▶ [Items from a data source]:
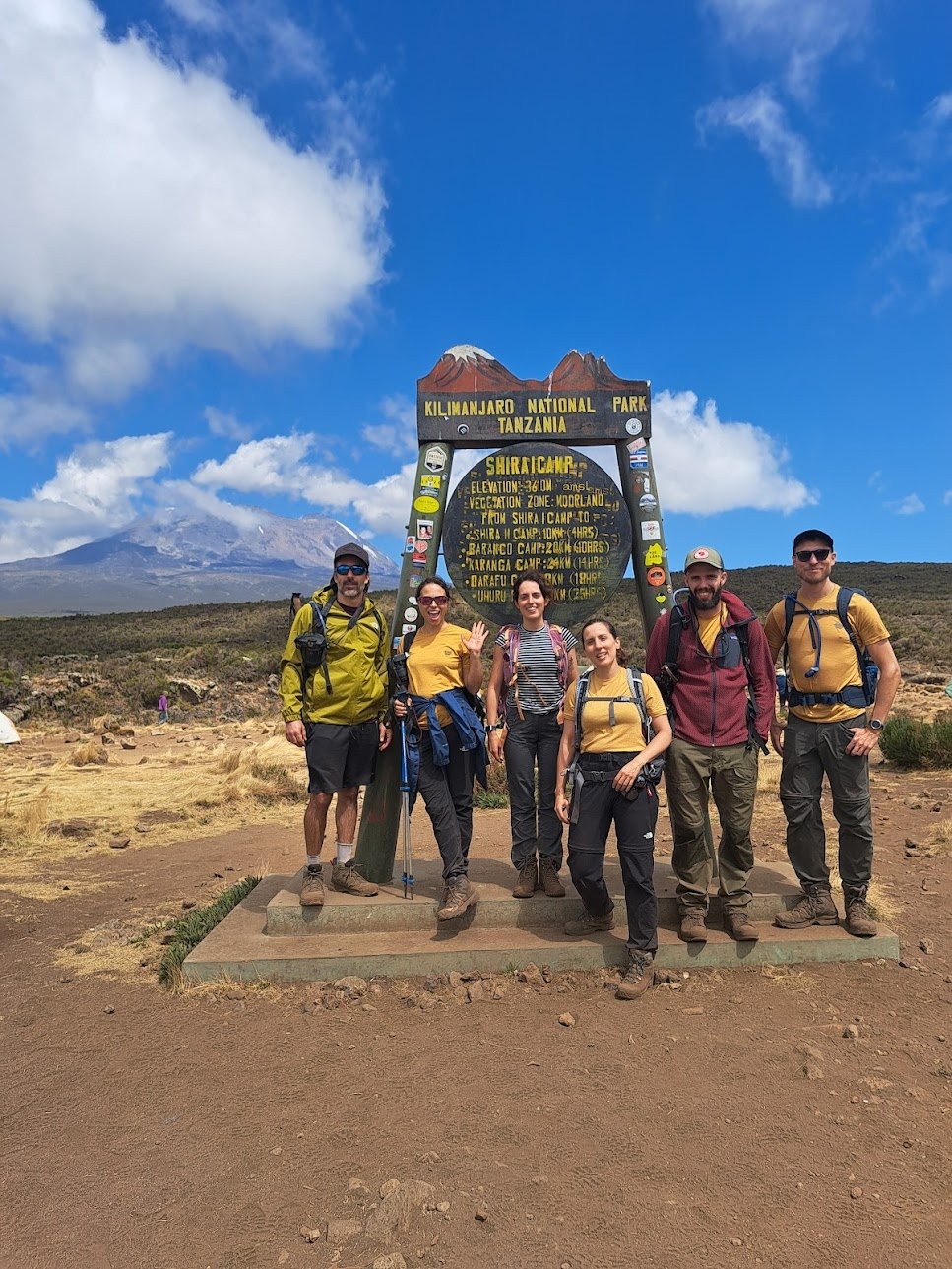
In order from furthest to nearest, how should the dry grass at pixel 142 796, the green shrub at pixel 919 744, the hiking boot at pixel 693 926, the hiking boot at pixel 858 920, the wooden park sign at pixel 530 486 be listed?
the green shrub at pixel 919 744 < the dry grass at pixel 142 796 < the wooden park sign at pixel 530 486 < the hiking boot at pixel 858 920 < the hiking boot at pixel 693 926

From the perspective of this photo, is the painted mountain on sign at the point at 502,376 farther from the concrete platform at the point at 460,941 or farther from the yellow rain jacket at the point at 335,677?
the concrete platform at the point at 460,941

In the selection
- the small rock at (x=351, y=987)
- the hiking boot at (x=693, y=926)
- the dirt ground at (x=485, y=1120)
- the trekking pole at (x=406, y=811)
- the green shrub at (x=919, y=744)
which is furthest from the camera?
the green shrub at (x=919, y=744)

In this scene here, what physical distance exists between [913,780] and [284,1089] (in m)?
8.69

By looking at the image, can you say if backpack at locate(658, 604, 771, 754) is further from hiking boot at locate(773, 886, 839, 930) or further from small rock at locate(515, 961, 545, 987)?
small rock at locate(515, 961, 545, 987)

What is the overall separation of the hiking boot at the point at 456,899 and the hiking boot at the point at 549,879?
424 millimetres

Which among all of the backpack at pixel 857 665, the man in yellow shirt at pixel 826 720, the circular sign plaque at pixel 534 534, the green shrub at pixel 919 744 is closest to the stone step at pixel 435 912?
the man in yellow shirt at pixel 826 720

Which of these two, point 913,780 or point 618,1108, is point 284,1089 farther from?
point 913,780

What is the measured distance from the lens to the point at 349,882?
5.05 meters

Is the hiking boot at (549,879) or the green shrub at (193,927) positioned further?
the hiking boot at (549,879)

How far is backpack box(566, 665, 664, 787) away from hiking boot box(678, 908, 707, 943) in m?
0.90

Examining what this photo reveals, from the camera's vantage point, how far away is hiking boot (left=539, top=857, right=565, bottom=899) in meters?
4.83

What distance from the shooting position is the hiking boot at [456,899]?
4.57 metres

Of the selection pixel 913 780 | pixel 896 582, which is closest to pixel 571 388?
pixel 913 780

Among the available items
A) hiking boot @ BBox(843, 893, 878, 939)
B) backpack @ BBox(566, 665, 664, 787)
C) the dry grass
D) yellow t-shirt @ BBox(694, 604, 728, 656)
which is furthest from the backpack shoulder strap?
the dry grass
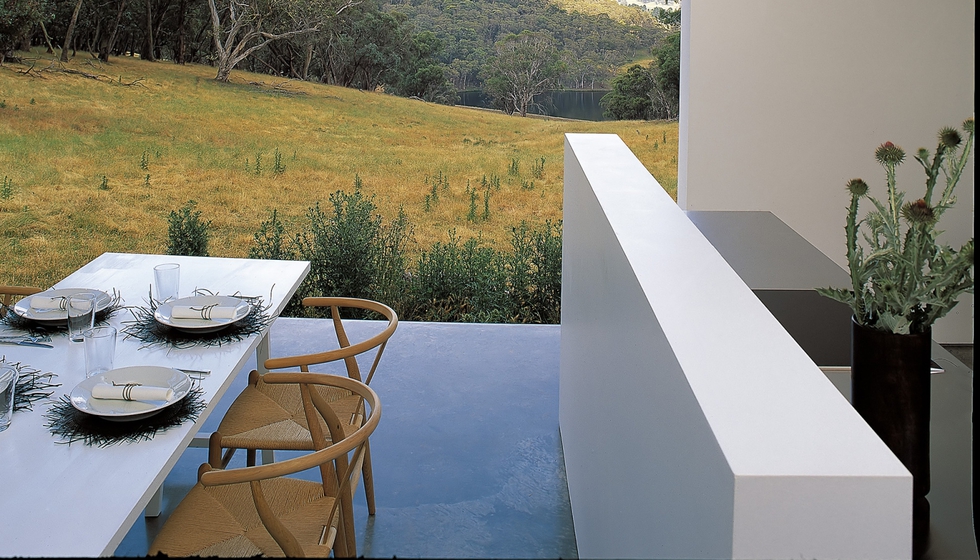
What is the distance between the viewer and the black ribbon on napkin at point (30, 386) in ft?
6.79

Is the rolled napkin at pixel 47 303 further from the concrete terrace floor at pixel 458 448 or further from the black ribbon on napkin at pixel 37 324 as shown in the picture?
the concrete terrace floor at pixel 458 448

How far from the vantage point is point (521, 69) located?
6906 millimetres

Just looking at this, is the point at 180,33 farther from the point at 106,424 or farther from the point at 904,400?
the point at 904,400

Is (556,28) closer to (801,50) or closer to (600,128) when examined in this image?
(600,128)

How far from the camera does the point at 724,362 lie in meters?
1.08

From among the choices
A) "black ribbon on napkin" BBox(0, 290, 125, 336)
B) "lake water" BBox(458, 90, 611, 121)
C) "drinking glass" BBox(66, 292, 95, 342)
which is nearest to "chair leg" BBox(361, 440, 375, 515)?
"black ribbon on napkin" BBox(0, 290, 125, 336)

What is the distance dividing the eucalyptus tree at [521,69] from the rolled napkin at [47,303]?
15.1 feet

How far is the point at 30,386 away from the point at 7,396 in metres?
0.22

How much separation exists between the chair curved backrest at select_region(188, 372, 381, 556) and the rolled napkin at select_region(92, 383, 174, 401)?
195 millimetres

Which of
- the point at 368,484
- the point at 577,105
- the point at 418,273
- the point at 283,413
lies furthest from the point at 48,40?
the point at 368,484

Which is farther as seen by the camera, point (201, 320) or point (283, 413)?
point (283, 413)

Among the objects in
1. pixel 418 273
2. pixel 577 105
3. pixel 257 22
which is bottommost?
pixel 418 273

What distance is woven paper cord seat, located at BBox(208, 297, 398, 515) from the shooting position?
258 cm

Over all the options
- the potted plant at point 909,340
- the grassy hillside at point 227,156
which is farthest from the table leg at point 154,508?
the grassy hillside at point 227,156
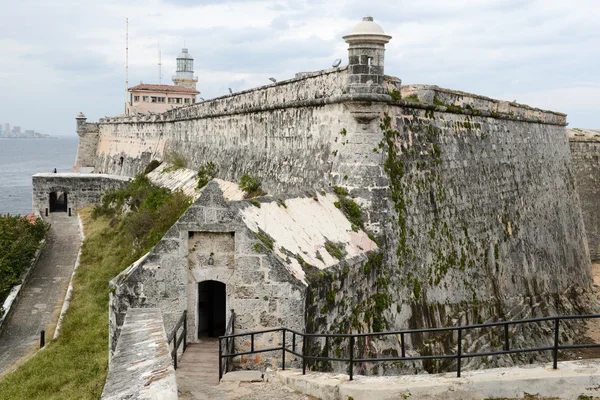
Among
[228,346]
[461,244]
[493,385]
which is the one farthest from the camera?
[461,244]

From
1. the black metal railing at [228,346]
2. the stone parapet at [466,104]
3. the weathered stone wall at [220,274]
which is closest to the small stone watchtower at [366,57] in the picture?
the stone parapet at [466,104]

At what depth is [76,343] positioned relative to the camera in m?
16.8

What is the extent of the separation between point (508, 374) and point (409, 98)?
9.49 metres

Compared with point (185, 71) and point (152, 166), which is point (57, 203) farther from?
point (185, 71)

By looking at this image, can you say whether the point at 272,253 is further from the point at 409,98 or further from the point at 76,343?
the point at 76,343

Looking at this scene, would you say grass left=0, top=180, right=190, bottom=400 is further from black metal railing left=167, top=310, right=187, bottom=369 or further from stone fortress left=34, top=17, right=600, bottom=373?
black metal railing left=167, top=310, right=187, bottom=369

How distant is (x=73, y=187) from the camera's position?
A: 129 feet

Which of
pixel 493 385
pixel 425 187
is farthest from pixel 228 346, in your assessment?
pixel 425 187

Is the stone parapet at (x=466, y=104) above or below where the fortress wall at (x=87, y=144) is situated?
below

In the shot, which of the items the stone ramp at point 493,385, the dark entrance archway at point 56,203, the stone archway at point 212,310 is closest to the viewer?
the stone ramp at point 493,385

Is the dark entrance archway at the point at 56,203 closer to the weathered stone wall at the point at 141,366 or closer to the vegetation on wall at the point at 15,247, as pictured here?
the vegetation on wall at the point at 15,247

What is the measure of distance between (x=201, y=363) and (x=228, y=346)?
1.29 ft

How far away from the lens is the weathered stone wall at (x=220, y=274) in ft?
29.8

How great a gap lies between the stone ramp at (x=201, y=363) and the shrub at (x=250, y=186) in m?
8.47
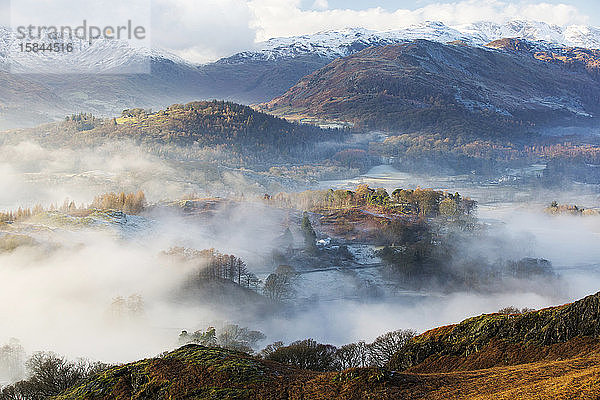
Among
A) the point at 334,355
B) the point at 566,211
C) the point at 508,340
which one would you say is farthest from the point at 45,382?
the point at 566,211

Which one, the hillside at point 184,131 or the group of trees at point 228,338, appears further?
the hillside at point 184,131

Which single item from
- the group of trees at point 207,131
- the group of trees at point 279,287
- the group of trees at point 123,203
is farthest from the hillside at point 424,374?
the group of trees at point 207,131

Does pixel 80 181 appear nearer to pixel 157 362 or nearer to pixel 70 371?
pixel 70 371

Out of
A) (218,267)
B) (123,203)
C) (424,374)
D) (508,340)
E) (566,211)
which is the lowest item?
(424,374)

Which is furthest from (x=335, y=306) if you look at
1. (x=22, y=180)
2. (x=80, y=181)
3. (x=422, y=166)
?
(x=422, y=166)

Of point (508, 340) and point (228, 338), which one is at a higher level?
point (228, 338)

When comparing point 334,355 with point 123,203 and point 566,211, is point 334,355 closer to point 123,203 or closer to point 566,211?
point 123,203

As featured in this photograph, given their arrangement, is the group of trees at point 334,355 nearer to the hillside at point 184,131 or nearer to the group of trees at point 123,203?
the group of trees at point 123,203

▶ [Work to do]: Quote every line word for word and keep the images out of the copy.

▶ [Exercise solution]:
In order from furthest to nearest, how should the dry grass at pixel 142 796, the green shrub at pixel 919 744, the hiking boot at pixel 693 926, the hiking boot at pixel 858 920, the wooden park sign at pixel 530 486 be listed?
the green shrub at pixel 919 744 < the dry grass at pixel 142 796 < the wooden park sign at pixel 530 486 < the hiking boot at pixel 858 920 < the hiking boot at pixel 693 926

From the perspective of this photo, is the painted mountain on sign at the point at 502,376 farther from the concrete platform at the point at 460,941 or farther from the yellow rain jacket at the point at 335,677?
the concrete platform at the point at 460,941

In the selection
- the small rock at (x=351, y=987)
- the hiking boot at (x=693, y=926)
- the dirt ground at (x=485, y=1120)
- the trekking pole at (x=406, y=811)
- the green shrub at (x=919, y=744)
which is furthest from the camera?
the green shrub at (x=919, y=744)

In this scene here, what physical distance exists between [913,780] and [284,1089] (in m)?
8.69

By looking at the image, can you say if backpack at locate(658, 604, 771, 754) is further from hiking boot at locate(773, 886, 839, 930) or further from small rock at locate(515, 961, 545, 987)?
small rock at locate(515, 961, 545, 987)

What is the overall separation of the hiking boot at the point at 456,899 and the hiking boot at the point at 549,879?
424 millimetres

Which among all of the backpack at pixel 857 665, the man in yellow shirt at pixel 826 720, the circular sign plaque at pixel 534 534, the green shrub at pixel 919 744 is closest to the stone step at pixel 435 912?
the man in yellow shirt at pixel 826 720

Which of these two, point 913,780 or point 618,1108, is point 284,1089 farther from?
point 913,780

What is the measured distance from the lens to the point at 349,882?
5.05 meters

Is the hiking boot at (549,879) or the green shrub at (193,927) positioned further?
the hiking boot at (549,879)

How far is backpack box(566, 665, 664, 787) away from hiking boot box(678, 908, 707, 943) in m?
0.90

Examining what this photo reveals, from the camera's vantage point, how far away is hiking boot (left=539, top=857, right=565, bottom=899) in meters?
4.83

What distance from the shooting position is the hiking boot at [456,899]?
4.57 metres

Of the selection pixel 913 780 | pixel 896 582, which is closest to pixel 571 388?
pixel 913 780

Among the available items
A) hiking boot @ BBox(843, 893, 878, 939)
B) backpack @ BBox(566, 665, 664, 787)
C) the dry grass
D) yellow t-shirt @ BBox(694, 604, 728, 656)
which is furthest from the backpack shoulder strap?
the dry grass
What is the distance between the viewer and the black ribbon on napkin at point (30, 386) in ft?
6.79

Is the rolled napkin at pixel 47 303 further from the concrete terrace floor at pixel 458 448 or further from the black ribbon on napkin at pixel 37 324 as shown in the picture?
the concrete terrace floor at pixel 458 448

How far from the vantage point is point (521, 69) located?
6906 millimetres

Just looking at this, is the point at 180,33 farther from the point at 106,424 or farther from the point at 904,400?
the point at 904,400

Is (556,28) closer to (801,50) or closer to (600,128) when examined in this image?
(600,128)

How far from the camera does the point at 724,362 lie in meters?
1.08

From among the choices
A) "black ribbon on napkin" BBox(0, 290, 125, 336)
B) "lake water" BBox(458, 90, 611, 121)
C) "drinking glass" BBox(66, 292, 95, 342)
which is nearest to "chair leg" BBox(361, 440, 375, 515)?
"black ribbon on napkin" BBox(0, 290, 125, 336)

What is the distance dividing the eucalyptus tree at [521,69] from the rolled napkin at [47,303]?
15.1 feet

How far is the point at 30,386 away from the point at 7,396 in metres?
0.22

How much separation exists between the chair curved backrest at select_region(188, 372, 381, 556) and the rolled napkin at select_region(92, 383, 174, 401)?
195 millimetres

Which of
- the point at 368,484
- the point at 577,105
- the point at 418,273
- the point at 283,413
lies furthest from the point at 48,40?
the point at 368,484

Which is farther as seen by the camera, point (201, 320) or point (283, 413)?
point (283, 413)

Among the objects in
1. pixel 418 273
2. pixel 577 105
3. pixel 257 22
which is bottommost?
pixel 418 273

What distance is woven paper cord seat, located at BBox(208, 297, 398, 515) from the shooting position?
258 cm

Over all the options
- the potted plant at point 909,340
- the grassy hillside at point 227,156
which is farthest from the table leg at point 154,508?
the grassy hillside at point 227,156
Among
[228,346]
[461,244]
[493,385]
which is the one farthest from the camera?
[461,244]

From
1. the black metal railing at [228,346]
2. the stone parapet at [466,104]
3. the weathered stone wall at [220,274]
which is closest to the small stone watchtower at [366,57] in the picture?
the stone parapet at [466,104]

At what depth is [76,343] positioned relative to the camera in m?
16.8

What is the extent of the separation between point (508, 374) and point (409, 98)?
9.49 metres

Compared with point (185, 71) and point (152, 166), which is point (57, 203) farther from?
point (185, 71)

By looking at this image, can you say whether the point at 272,253 is further from the point at 409,98 or further from the point at 76,343?
the point at 76,343

Looking at this scene, would you say grass left=0, top=180, right=190, bottom=400 is further from black metal railing left=167, top=310, right=187, bottom=369 or further from stone fortress left=34, top=17, right=600, bottom=373?
black metal railing left=167, top=310, right=187, bottom=369

How distant is (x=73, y=187) from the camera's position?
A: 129 feet

Which of
pixel 493 385
pixel 425 187
is farthest from pixel 228 346, in your assessment?
pixel 425 187

Is the stone parapet at (x=466, y=104) above or below where the fortress wall at (x=87, y=144) is situated?
below

In the shot, which of the items the stone ramp at point 493,385, the dark entrance archway at point 56,203, the stone archway at point 212,310 is closest to the viewer?
the stone ramp at point 493,385

Is the dark entrance archway at the point at 56,203 closer to the weathered stone wall at the point at 141,366 or closer to the vegetation on wall at the point at 15,247, as pictured here?
the vegetation on wall at the point at 15,247

What is the measure of distance between (x=201, y=363) and (x=228, y=346)?
1.29 ft

How far away from the lens is the weathered stone wall at (x=220, y=274) in ft?
29.8

How great a gap lies between the stone ramp at (x=201, y=363) and the shrub at (x=250, y=186) in m?
8.47
Among
A) the point at 334,355
B) the point at 566,211
C) the point at 508,340
which one would you say is farthest from the point at 45,382?
the point at 566,211

Which one, the hillside at point 184,131 or the group of trees at point 228,338, appears further?
the hillside at point 184,131

Which single item from
- the group of trees at point 207,131
- the group of trees at point 279,287
- the group of trees at point 123,203
is farthest from the hillside at point 424,374?
the group of trees at point 207,131

Does pixel 80 181 appear nearer to pixel 157 362 or nearer to pixel 70 371?
pixel 70 371

Out of
A) (218,267)
B) (123,203)
C) (424,374)
D) (508,340)
E) (566,211)
which is the lowest item?
(424,374)

Which is furthest from (x=335, y=306) if you look at
1. (x=22, y=180)
2. (x=80, y=181)
3. (x=422, y=166)
?
(x=422, y=166)

Of point (508, 340) and point (228, 338), which one is at a higher level?
point (228, 338)

When comparing point 334,355 with point 123,203 and point 566,211, is point 334,355 closer to point 123,203 or closer to point 566,211?
point 123,203

As featured in this photograph, given their arrangement, is the group of trees at point 334,355 nearer to the hillside at point 184,131 or nearer to the group of trees at point 123,203?
the group of trees at point 123,203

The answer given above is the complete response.